There is one last, but equally important, point that needs to be made that is unique to this film and the Marvel universe in particular. After setting the stage so well with "The Avengers" for a world where all these super heroes now exist in each others universe and are also teamed up with S.H.I.E.L.D. to take down any threat that befalls planet Earth and its populace, Marvel has really dropped the ball on this one. Besides the infuriating lack of references to the last film (which is only ever mentioned when it is time to give Tony an anxiety attack), no mention is ever made of the Avengers or S.H.I.E.L.D. which is extremely perplexing given the lengths Marvel went to in order to establish this cinematic universe as cross-over friendly for all their heroes.

"Iron Man 3" is not a horrible film but when compared to the first "Iron Man" and the other Marvel films, it is a far cry from the excellence we have come to expect from the studio.
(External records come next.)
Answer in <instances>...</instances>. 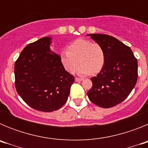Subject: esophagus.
Wrapping results in <instances>:
<instances>
[{
    "instance_id": "obj_1",
    "label": "esophagus",
    "mask_w": 148,
    "mask_h": 148,
    "mask_svg": "<svg viewBox=\"0 0 148 148\" xmlns=\"http://www.w3.org/2000/svg\"><path fill=\"white\" fill-rule=\"evenodd\" d=\"M83 80V78H75V81L77 82H82Z\"/></svg>"
}]
</instances>
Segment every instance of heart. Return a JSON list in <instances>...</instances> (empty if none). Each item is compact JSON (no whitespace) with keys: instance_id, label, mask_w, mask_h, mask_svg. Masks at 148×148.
Wrapping results in <instances>:
<instances>
[{"instance_id":"b5f03b06","label":"heart","mask_w":148,"mask_h":148,"mask_svg":"<svg viewBox=\"0 0 148 148\" xmlns=\"http://www.w3.org/2000/svg\"><path fill=\"white\" fill-rule=\"evenodd\" d=\"M59 59L65 70L74 73L78 66V75H86L100 71L105 62V53L99 44L87 39H78L69 45L67 51L60 53Z\"/></svg>"}]
</instances>
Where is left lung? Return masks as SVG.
<instances>
[{"label":"left lung","instance_id":"obj_1","mask_svg":"<svg viewBox=\"0 0 148 148\" xmlns=\"http://www.w3.org/2000/svg\"><path fill=\"white\" fill-rule=\"evenodd\" d=\"M88 36L103 48L104 65L91 78L87 92L90 100L100 108H110L122 102L134 88L138 78V62L130 48L116 38L104 34Z\"/></svg>","mask_w":148,"mask_h":148}]
</instances>
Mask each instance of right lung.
I'll return each mask as SVG.
<instances>
[{
  "mask_svg": "<svg viewBox=\"0 0 148 148\" xmlns=\"http://www.w3.org/2000/svg\"><path fill=\"white\" fill-rule=\"evenodd\" d=\"M51 40L44 37L29 44L15 64L18 95L29 107L42 112L61 108L75 80L61 65L59 55L51 51Z\"/></svg>",
  "mask_w": 148,
  "mask_h": 148,
  "instance_id": "1",
  "label": "right lung"
}]
</instances>
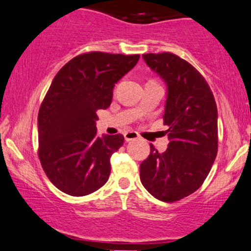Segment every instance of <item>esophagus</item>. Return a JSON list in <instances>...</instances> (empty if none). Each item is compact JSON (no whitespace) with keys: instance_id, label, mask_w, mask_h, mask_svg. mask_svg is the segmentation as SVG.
Masks as SVG:
<instances>
[{"instance_id":"1","label":"esophagus","mask_w":251,"mask_h":251,"mask_svg":"<svg viewBox=\"0 0 251 251\" xmlns=\"http://www.w3.org/2000/svg\"><path fill=\"white\" fill-rule=\"evenodd\" d=\"M137 139H139V134L135 133V131H126V133H125V140L126 142L133 140H137Z\"/></svg>"}]
</instances>
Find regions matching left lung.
<instances>
[{
	"mask_svg": "<svg viewBox=\"0 0 251 251\" xmlns=\"http://www.w3.org/2000/svg\"><path fill=\"white\" fill-rule=\"evenodd\" d=\"M142 57L167 85L163 125L168 126L170 143L163 153L151 145V154L140 165V179L151 196L173 202L196 192L215 162L216 100L204 77L184 59L170 52Z\"/></svg>",
	"mask_w": 251,
	"mask_h": 251,
	"instance_id": "8db88e82",
	"label": "left lung"
}]
</instances>
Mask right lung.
I'll use <instances>...</instances> for the list:
<instances>
[{
  "label": "right lung",
  "instance_id": "add662e5",
  "mask_svg": "<svg viewBox=\"0 0 251 251\" xmlns=\"http://www.w3.org/2000/svg\"><path fill=\"white\" fill-rule=\"evenodd\" d=\"M139 59V54L83 53L55 75L38 115V155L61 192L88 196L108 181L110 157L125 137H98L96 111L109 108L115 84Z\"/></svg>",
  "mask_w": 251,
  "mask_h": 251
}]
</instances>
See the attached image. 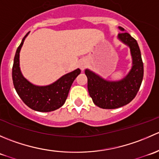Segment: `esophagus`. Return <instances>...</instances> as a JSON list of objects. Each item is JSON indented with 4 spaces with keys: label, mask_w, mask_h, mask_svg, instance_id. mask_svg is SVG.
Listing matches in <instances>:
<instances>
[{
    "label": "esophagus",
    "mask_w": 159,
    "mask_h": 159,
    "mask_svg": "<svg viewBox=\"0 0 159 159\" xmlns=\"http://www.w3.org/2000/svg\"><path fill=\"white\" fill-rule=\"evenodd\" d=\"M79 66H80V68H81V70H84V68L87 67V63H86V61L84 60H82L81 61V62H80L79 64Z\"/></svg>",
    "instance_id": "1"
}]
</instances>
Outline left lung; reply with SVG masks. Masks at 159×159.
<instances>
[{"instance_id":"left-lung-1","label":"left lung","mask_w":159,"mask_h":159,"mask_svg":"<svg viewBox=\"0 0 159 159\" xmlns=\"http://www.w3.org/2000/svg\"><path fill=\"white\" fill-rule=\"evenodd\" d=\"M118 39L129 46L132 66L125 78L119 81H108L92 70L85 69L88 89L94 105L104 109H114L127 105L134 99L142 84L144 67L139 44L134 38L121 27Z\"/></svg>"}]
</instances>
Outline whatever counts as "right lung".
I'll return each mask as SVG.
<instances>
[{
    "instance_id": "add662e5",
    "label": "right lung",
    "mask_w": 159,
    "mask_h": 159,
    "mask_svg": "<svg viewBox=\"0 0 159 159\" xmlns=\"http://www.w3.org/2000/svg\"><path fill=\"white\" fill-rule=\"evenodd\" d=\"M29 32L24 37L16 51L12 68V79L14 89L24 103L31 109L41 112L52 111L65 104L72 83L81 73L77 68L61 77L48 85L39 86L30 83L22 75L20 68V51Z\"/></svg>"
}]
</instances>
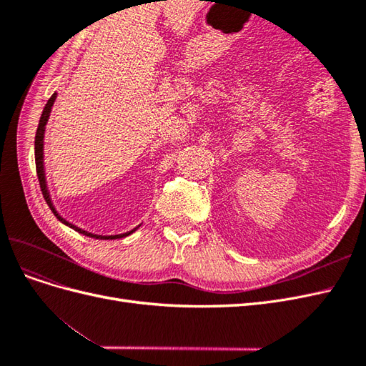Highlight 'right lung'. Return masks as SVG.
<instances>
[{"mask_svg": "<svg viewBox=\"0 0 366 366\" xmlns=\"http://www.w3.org/2000/svg\"><path fill=\"white\" fill-rule=\"evenodd\" d=\"M56 93H53V96L49 99L46 107H44V112L41 114V119H39V124H38V129H36V136H35V162H36V174H38V180H39V186H41V191H42V195L44 198H46V202L49 204V207L51 209V212L54 214V217H56L61 223H64L65 226H69L71 229H74L76 232H79V234L85 235V237H92V238H96V239H117V238H124V237H128L131 235L132 232H136L140 224L137 227H134L129 232H125V234H117V235H97V234H92V232H86L81 227H77L71 223H69L67 219H64L59 214L58 210L54 209L53 203H51V198H50V192L47 189V182H46V171H44V132H46V125L49 122V117H50V113H51V107L54 104V101H56Z\"/></svg>", "mask_w": 366, "mask_h": 366, "instance_id": "obj_1", "label": "right lung"}]
</instances>
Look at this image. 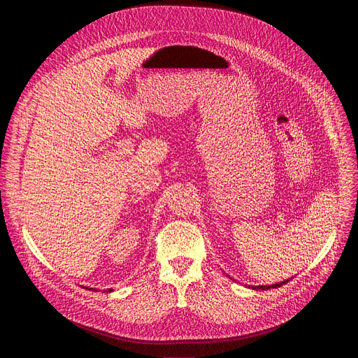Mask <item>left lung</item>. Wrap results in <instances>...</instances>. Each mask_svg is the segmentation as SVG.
I'll return each mask as SVG.
<instances>
[{
    "label": "left lung",
    "mask_w": 358,
    "mask_h": 358,
    "mask_svg": "<svg viewBox=\"0 0 358 358\" xmlns=\"http://www.w3.org/2000/svg\"><path fill=\"white\" fill-rule=\"evenodd\" d=\"M286 283V281H283V283H278V285H271V286H258V287H252V289H261V290H266V289H270V287H280V286H283Z\"/></svg>",
    "instance_id": "1"
}]
</instances>
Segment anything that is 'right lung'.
Returning <instances> with one entry per match:
<instances>
[{
    "instance_id": "1",
    "label": "right lung",
    "mask_w": 358,
    "mask_h": 358,
    "mask_svg": "<svg viewBox=\"0 0 358 358\" xmlns=\"http://www.w3.org/2000/svg\"><path fill=\"white\" fill-rule=\"evenodd\" d=\"M90 290H92V289H90ZM108 292H111V289H108Z\"/></svg>"
}]
</instances>
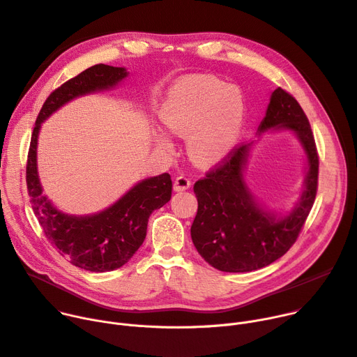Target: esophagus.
I'll list each match as a JSON object with an SVG mask.
<instances>
[{"label":"esophagus","instance_id":"esophagus-1","mask_svg":"<svg viewBox=\"0 0 357 357\" xmlns=\"http://www.w3.org/2000/svg\"><path fill=\"white\" fill-rule=\"evenodd\" d=\"M191 187V181L188 177L185 176H178L176 180H174V190L176 191H184L187 188Z\"/></svg>","mask_w":357,"mask_h":357}]
</instances>
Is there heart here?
I'll list each match as a JSON object with an SVG mask.
<instances>
[{"mask_svg": "<svg viewBox=\"0 0 357 357\" xmlns=\"http://www.w3.org/2000/svg\"><path fill=\"white\" fill-rule=\"evenodd\" d=\"M160 119L172 132L188 137V150L202 164L226 158L241 135L244 101L238 89L225 87L213 78H188L177 84L162 102ZM155 146L172 151L174 144L164 132Z\"/></svg>", "mask_w": 357, "mask_h": 357, "instance_id": "b5f03b06", "label": "heart"}]
</instances>
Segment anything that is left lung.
Instances as JSON below:
<instances>
[{
    "instance_id": "left-lung-1",
    "label": "left lung",
    "mask_w": 357,
    "mask_h": 357,
    "mask_svg": "<svg viewBox=\"0 0 357 357\" xmlns=\"http://www.w3.org/2000/svg\"><path fill=\"white\" fill-rule=\"evenodd\" d=\"M274 130L291 131L306 154L303 193L289 213L267 210L245 184L243 173L253 143L236 147L222 166L195 184L199 208L191 240L217 270L244 273L276 261L294 244L313 207L319 176L314 137L303 108L280 87L271 93L259 126L260 135Z\"/></svg>"
}]
</instances>
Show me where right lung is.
Listing matches in <instances>:
<instances>
[{"instance_id": "obj_1", "label": "right lung", "mask_w": 357, "mask_h": 357, "mask_svg": "<svg viewBox=\"0 0 357 357\" xmlns=\"http://www.w3.org/2000/svg\"><path fill=\"white\" fill-rule=\"evenodd\" d=\"M128 75L124 67L97 64L54 90L37 117L26 160V188L34 214L45 237L70 263L89 271H112L124 266L143 244L150 214L172 199V177L162 173L131 187L102 211L73 215L63 213L44 196L37 170L41 123L68 101L114 89Z\"/></svg>"}]
</instances>
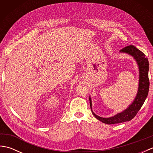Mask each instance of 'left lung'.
<instances>
[{
  "mask_svg": "<svg viewBox=\"0 0 153 153\" xmlns=\"http://www.w3.org/2000/svg\"><path fill=\"white\" fill-rule=\"evenodd\" d=\"M120 52L130 54L137 62L139 71L138 91L134 100L129 106L128 108H127L122 112L117 114L115 116L110 117V118L100 117L93 112L92 102L91 97H89L91 110L93 114L97 119L100 120V122L106 123V124H114V123L130 121L134 118L141 108L149 93V79L148 73L149 64L147 58L145 57V54L134 47V45H129V46L123 48Z\"/></svg>",
  "mask_w": 153,
  "mask_h": 153,
  "instance_id": "obj_1",
  "label": "left lung"
}]
</instances>
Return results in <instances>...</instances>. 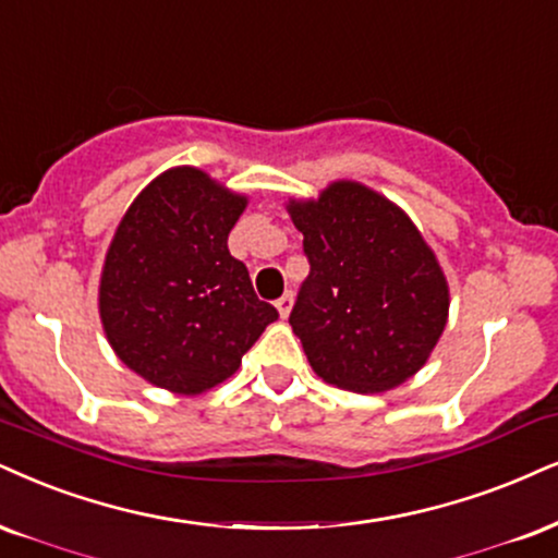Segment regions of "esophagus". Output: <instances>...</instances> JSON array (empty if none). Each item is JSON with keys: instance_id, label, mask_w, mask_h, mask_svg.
I'll return each instance as SVG.
<instances>
[{"instance_id": "obj_1", "label": "esophagus", "mask_w": 558, "mask_h": 558, "mask_svg": "<svg viewBox=\"0 0 558 558\" xmlns=\"http://www.w3.org/2000/svg\"><path fill=\"white\" fill-rule=\"evenodd\" d=\"M292 305H294V294L292 292L281 294V298L277 300V311H279L281 318H287V315L292 313Z\"/></svg>"}]
</instances>
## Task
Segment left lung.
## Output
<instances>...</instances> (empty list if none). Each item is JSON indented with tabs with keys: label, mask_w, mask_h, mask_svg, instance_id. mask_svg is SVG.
Here are the masks:
<instances>
[{
	"label": "left lung",
	"mask_w": 558,
	"mask_h": 558,
	"mask_svg": "<svg viewBox=\"0 0 558 558\" xmlns=\"http://www.w3.org/2000/svg\"><path fill=\"white\" fill-rule=\"evenodd\" d=\"M311 274L290 326L323 383L373 396L398 388L435 352L450 313L445 271L401 206L360 181L290 198Z\"/></svg>",
	"instance_id": "left-lung-1"
}]
</instances>
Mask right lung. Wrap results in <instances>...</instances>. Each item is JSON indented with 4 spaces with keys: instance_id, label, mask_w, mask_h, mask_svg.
<instances>
[{
    "instance_id": "right-lung-1",
    "label": "right lung",
    "mask_w": 558,
    "mask_h": 558,
    "mask_svg": "<svg viewBox=\"0 0 558 558\" xmlns=\"http://www.w3.org/2000/svg\"><path fill=\"white\" fill-rule=\"evenodd\" d=\"M247 196L194 165L168 168L116 227L98 313L116 356L178 396H198L238 373L277 307L258 300L227 235Z\"/></svg>"
}]
</instances>
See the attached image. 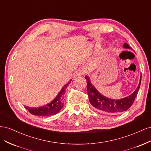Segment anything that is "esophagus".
Returning a JSON list of instances; mask_svg holds the SVG:
<instances>
[{"label": "esophagus", "mask_w": 151, "mask_h": 151, "mask_svg": "<svg viewBox=\"0 0 151 151\" xmlns=\"http://www.w3.org/2000/svg\"><path fill=\"white\" fill-rule=\"evenodd\" d=\"M84 72L83 71H82L81 70H80V69H78V70H77L76 71V72H75V76H83L84 75Z\"/></svg>", "instance_id": "34e87169"}]
</instances>
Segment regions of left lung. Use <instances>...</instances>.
I'll list each match as a JSON object with an SVG mask.
<instances>
[{
  "mask_svg": "<svg viewBox=\"0 0 151 151\" xmlns=\"http://www.w3.org/2000/svg\"><path fill=\"white\" fill-rule=\"evenodd\" d=\"M123 47L126 48L132 49V48L127 43L123 45ZM85 79L87 81V91H88L89 100L91 104L98 111L111 114H115L125 111L131 107L135 101L141 83L140 77L138 88L136 89L133 93L130 95L129 96H127L125 98L121 99L120 100H115L108 99L103 96L91 84L88 76H86Z\"/></svg>",
  "mask_w": 151,
  "mask_h": 151,
  "instance_id": "8db88e82",
  "label": "left lung"
}]
</instances>
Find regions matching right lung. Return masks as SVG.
<instances>
[{
    "instance_id": "1",
    "label": "right lung",
    "mask_w": 151,
    "mask_h": 151,
    "mask_svg": "<svg viewBox=\"0 0 151 151\" xmlns=\"http://www.w3.org/2000/svg\"><path fill=\"white\" fill-rule=\"evenodd\" d=\"M71 80L69 83H68L65 86H63L62 90L59 92L57 96L55 98L53 101L47 104L46 106H41L38 108H30L28 106H25V108L28 110L32 115L42 116H47L53 115H55L62 108L63 106V96L62 95L65 93V89L70 83Z\"/></svg>"
}]
</instances>
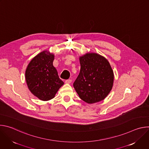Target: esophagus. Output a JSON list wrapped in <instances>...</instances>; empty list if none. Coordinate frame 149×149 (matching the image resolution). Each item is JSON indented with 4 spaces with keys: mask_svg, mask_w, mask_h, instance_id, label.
Instances as JSON below:
<instances>
[{
    "mask_svg": "<svg viewBox=\"0 0 149 149\" xmlns=\"http://www.w3.org/2000/svg\"><path fill=\"white\" fill-rule=\"evenodd\" d=\"M71 82H72V79H70L65 80V83L66 84H70Z\"/></svg>",
    "mask_w": 149,
    "mask_h": 149,
    "instance_id": "esophagus-1",
    "label": "esophagus"
}]
</instances>
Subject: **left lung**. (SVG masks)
Segmentation results:
<instances>
[{
    "mask_svg": "<svg viewBox=\"0 0 149 149\" xmlns=\"http://www.w3.org/2000/svg\"><path fill=\"white\" fill-rule=\"evenodd\" d=\"M80 72L73 86L84 101L93 104L103 100L111 91L114 74L109 61L96 53L79 57Z\"/></svg>",
    "mask_w": 149,
    "mask_h": 149,
    "instance_id": "left-lung-1",
    "label": "left lung"
}]
</instances>
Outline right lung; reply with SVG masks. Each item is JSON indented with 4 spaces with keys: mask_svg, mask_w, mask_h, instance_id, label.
<instances>
[{
    "mask_svg": "<svg viewBox=\"0 0 149 149\" xmlns=\"http://www.w3.org/2000/svg\"><path fill=\"white\" fill-rule=\"evenodd\" d=\"M54 55L44 51L35 56L25 71V79L30 91L39 100L54 98L63 82L59 78L53 65Z\"/></svg>",
    "mask_w": 149,
    "mask_h": 149,
    "instance_id": "1",
    "label": "right lung"
}]
</instances>
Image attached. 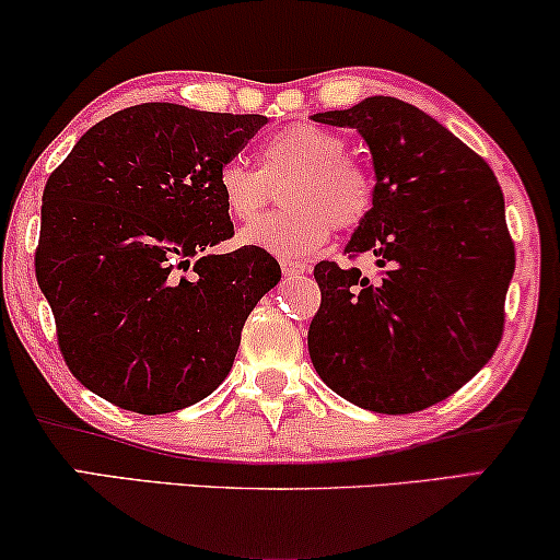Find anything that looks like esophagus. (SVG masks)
Returning a JSON list of instances; mask_svg holds the SVG:
<instances>
[{
  "label": "esophagus",
  "mask_w": 560,
  "mask_h": 560,
  "mask_svg": "<svg viewBox=\"0 0 560 560\" xmlns=\"http://www.w3.org/2000/svg\"><path fill=\"white\" fill-rule=\"evenodd\" d=\"M280 270H282V275H285V278H301V275L308 272V265L295 262V259H282Z\"/></svg>",
  "instance_id": "34e87169"
}]
</instances>
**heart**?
<instances>
[{"mask_svg": "<svg viewBox=\"0 0 560 560\" xmlns=\"http://www.w3.org/2000/svg\"><path fill=\"white\" fill-rule=\"evenodd\" d=\"M282 186L288 211L270 213L236 234L242 247L298 259L324 247L334 224L354 229L370 217L374 178L347 155V137L316 121H295L262 142L259 167L240 158L217 171V194L234 221H252L270 201V183Z\"/></svg>", "mask_w": 560, "mask_h": 560, "instance_id": "heart-1", "label": "heart"}]
</instances>
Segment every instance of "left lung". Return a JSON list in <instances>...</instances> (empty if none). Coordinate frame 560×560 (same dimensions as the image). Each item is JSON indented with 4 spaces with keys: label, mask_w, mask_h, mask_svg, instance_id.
Segmentation results:
<instances>
[{
    "label": "left lung",
    "mask_w": 560,
    "mask_h": 560,
    "mask_svg": "<svg viewBox=\"0 0 560 560\" xmlns=\"http://www.w3.org/2000/svg\"><path fill=\"white\" fill-rule=\"evenodd\" d=\"M351 127L374 165V203L347 255L385 267L318 262L320 308L308 328L311 362L343 400L405 416L464 387L502 339L515 244L492 167L418 106L370 96L313 114Z\"/></svg>",
    "instance_id": "8db88e82"
}]
</instances>
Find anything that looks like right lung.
Masks as SVG:
<instances>
[{"mask_svg":"<svg viewBox=\"0 0 560 560\" xmlns=\"http://www.w3.org/2000/svg\"><path fill=\"white\" fill-rule=\"evenodd\" d=\"M262 125V114L137 104L52 171L35 275L68 370L91 393L160 416L224 382L244 320L280 282L270 252H209L234 236L217 171Z\"/></svg>","mask_w":560,"mask_h":560,"instance_id":"right-lung-1","label":"right lung"}]
</instances>
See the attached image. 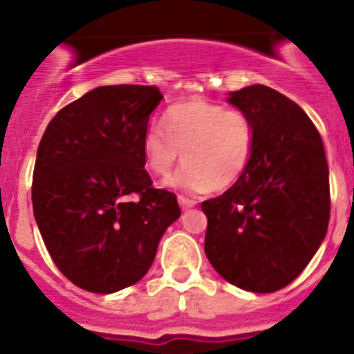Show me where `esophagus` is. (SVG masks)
<instances>
[{"mask_svg":"<svg viewBox=\"0 0 354 354\" xmlns=\"http://www.w3.org/2000/svg\"><path fill=\"white\" fill-rule=\"evenodd\" d=\"M177 200H179V205L184 209V211H186V209L195 207V205H196V200L187 198V196H184V195H179V198H177Z\"/></svg>","mask_w":354,"mask_h":354,"instance_id":"34e87169","label":"esophagus"}]
</instances>
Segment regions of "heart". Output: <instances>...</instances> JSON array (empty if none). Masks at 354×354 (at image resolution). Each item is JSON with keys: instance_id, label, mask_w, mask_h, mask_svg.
Returning a JSON list of instances; mask_svg holds the SVG:
<instances>
[{"instance_id": "1", "label": "heart", "mask_w": 354, "mask_h": 354, "mask_svg": "<svg viewBox=\"0 0 354 354\" xmlns=\"http://www.w3.org/2000/svg\"><path fill=\"white\" fill-rule=\"evenodd\" d=\"M255 143V124L246 111L189 99L168 106L161 126L147 127L142 149L147 170L161 179L170 177L183 152L186 165L170 183L184 192L204 193L234 186L248 170Z\"/></svg>"}]
</instances>
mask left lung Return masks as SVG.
I'll use <instances>...</instances> for the list:
<instances>
[{
  "label": "left lung",
  "instance_id": "left-lung-1",
  "mask_svg": "<svg viewBox=\"0 0 354 354\" xmlns=\"http://www.w3.org/2000/svg\"><path fill=\"white\" fill-rule=\"evenodd\" d=\"M257 143L245 175L202 202L205 255L239 289L274 292L299 277L330 221V171L321 134L289 97L264 84L230 93Z\"/></svg>",
  "mask_w": 354,
  "mask_h": 354
}]
</instances>
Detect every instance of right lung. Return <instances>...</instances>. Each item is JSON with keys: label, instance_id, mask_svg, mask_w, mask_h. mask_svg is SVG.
<instances>
[{"label": "right lung", "instance_id": "add662e5", "mask_svg": "<svg viewBox=\"0 0 354 354\" xmlns=\"http://www.w3.org/2000/svg\"><path fill=\"white\" fill-rule=\"evenodd\" d=\"M161 99L158 86H99L62 108L40 140L33 214L56 268L81 289L109 294L142 280L180 216L177 196L143 168Z\"/></svg>", "mask_w": 354, "mask_h": 354}]
</instances>
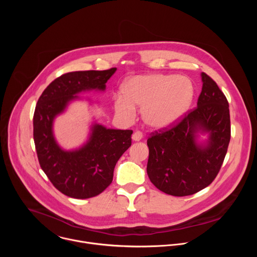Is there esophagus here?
<instances>
[{
  "mask_svg": "<svg viewBox=\"0 0 257 257\" xmlns=\"http://www.w3.org/2000/svg\"><path fill=\"white\" fill-rule=\"evenodd\" d=\"M142 137H143V134L140 131H136L132 135V140L133 141H139V140L142 139Z\"/></svg>",
  "mask_w": 257,
  "mask_h": 257,
  "instance_id": "1",
  "label": "esophagus"
}]
</instances>
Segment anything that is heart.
<instances>
[{
  "instance_id": "obj_1",
  "label": "heart",
  "mask_w": 257,
  "mask_h": 257,
  "mask_svg": "<svg viewBox=\"0 0 257 257\" xmlns=\"http://www.w3.org/2000/svg\"><path fill=\"white\" fill-rule=\"evenodd\" d=\"M122 95L114 101L116 113L130 118L134 105L141 106L143 122L154 129H165L177 123L189 108L194 88L183 76L166 74L137 75L126 80L121 87Z\"/></svg>"
}]
</instances>
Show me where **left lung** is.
I'll return each instance as SVG.
<instances>
[{
	"mask_svg": "<svg viewBox=\"0 0 257 257\" xmlns=\"http://www.w3.org/2000/svg\"><path fill=\"white\" fill-rule=\"evenodd\" d=\"M197 107L169 130L148 139V175L161 191L173 196L192 195L216 177L231 138L229 103L217 84L201 73ZM208 139L199 141L200 135Z\"/></svg>",
	"mask_w": 257,
	"mask_h": 257,
	"instance_id": "1",
	"label": "left lung"
}]
</instances>
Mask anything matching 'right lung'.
I'll list each match as a JSON object with an SVG mask.
<instances>
[{"mask_svg":"<svg viewBox=\"0 0 257 257\" xmlns=\"http://www.w3.org/2000/svg\"><path fill=\"white\" fill-rule=\"evenodd\" d=\"M117 68L69 72L55 79L42 93L33 115V139L40 165L63 194L86 199L101 193L113 181L114 169L131 146L132 130L106 128L96 122L80 148L66 151L54 135V121L79 93L104 91Z\"/></svg>","mask_w":257,"mask_h":257,"instance_id":"obj_1","label":"right lung"}]
</instances>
It has its entertaining bits (mostly thanks to Robert Downey Jr.'s performance) and what little there is of Iron Man is done well, but there just isn't enough of it.

Add in a disappointing villain, a lack of Avengers tie-ins and an ending that discounts nearly everything the character of Tony Stark has been about since the first film and what you are left with is a muddled mess of a film that seems to despise that it is about a man who wears a suit of armor and does everything in its power to keep him out of it. Fans will likely still rally to the film's defense (especially Tony Stark/Robert Downey Jr. fans), but the rest of us, those who came out to see Iron Man in action need not apply.